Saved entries
Content starts

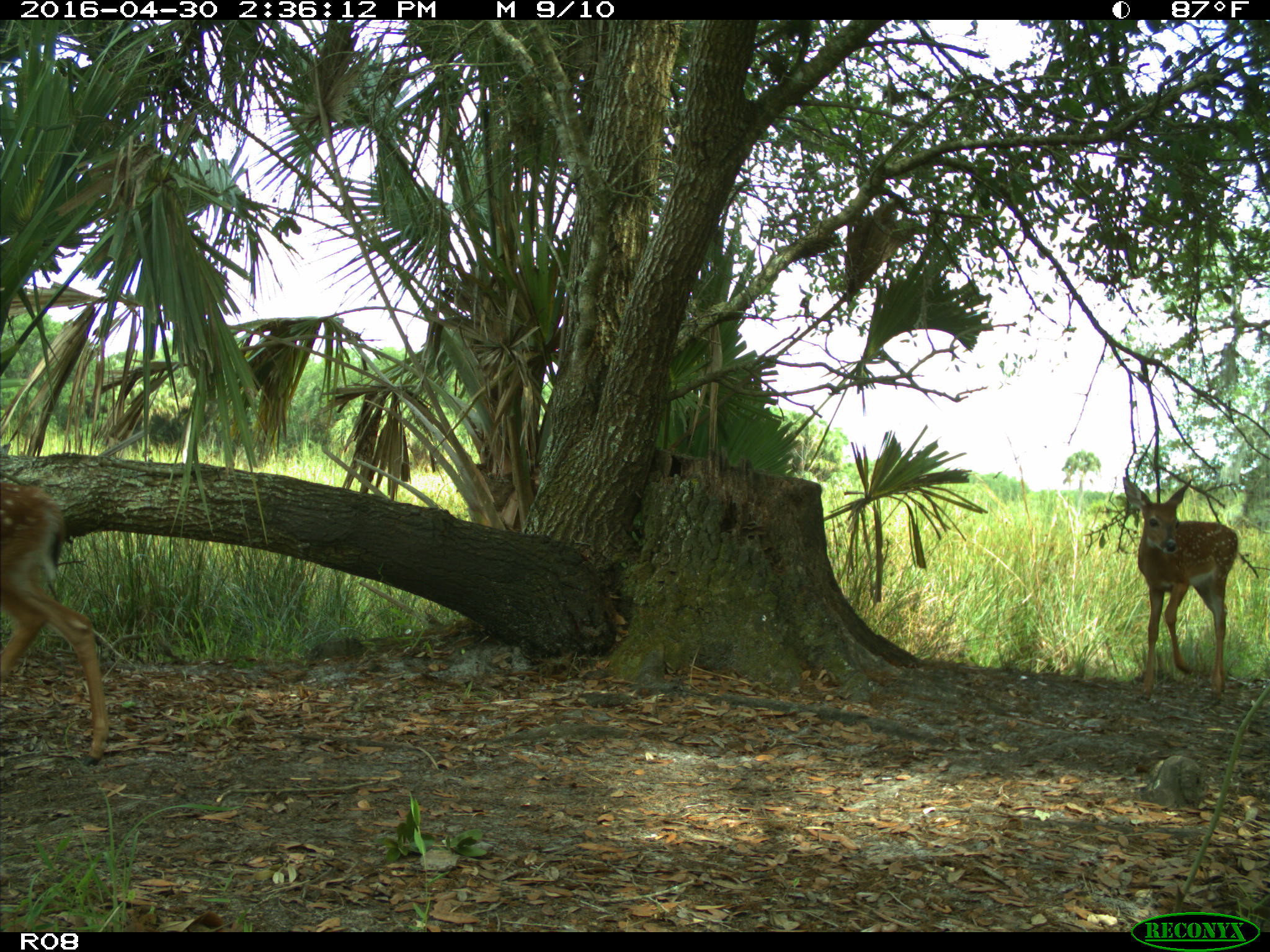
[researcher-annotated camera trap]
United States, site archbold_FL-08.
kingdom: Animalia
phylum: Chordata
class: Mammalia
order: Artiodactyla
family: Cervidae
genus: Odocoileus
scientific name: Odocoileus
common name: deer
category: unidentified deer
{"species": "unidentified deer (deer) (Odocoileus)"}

Content ends

* What this task involves
Please print every record exactly as written, without the pictures.

* Finished task
[researcher-annotated camera trap]
United States, site archbold_FL-08.
kingdom: Animalia
phylum: Chordata
class: Mammalia
order: Artiodactyla
family: Cervidae
genus: Odocoileus
scientific name: Odocoileus
common name: deer
category: unidentified deer
{"species": "unidentified deer (deer) (Odocoileus)"}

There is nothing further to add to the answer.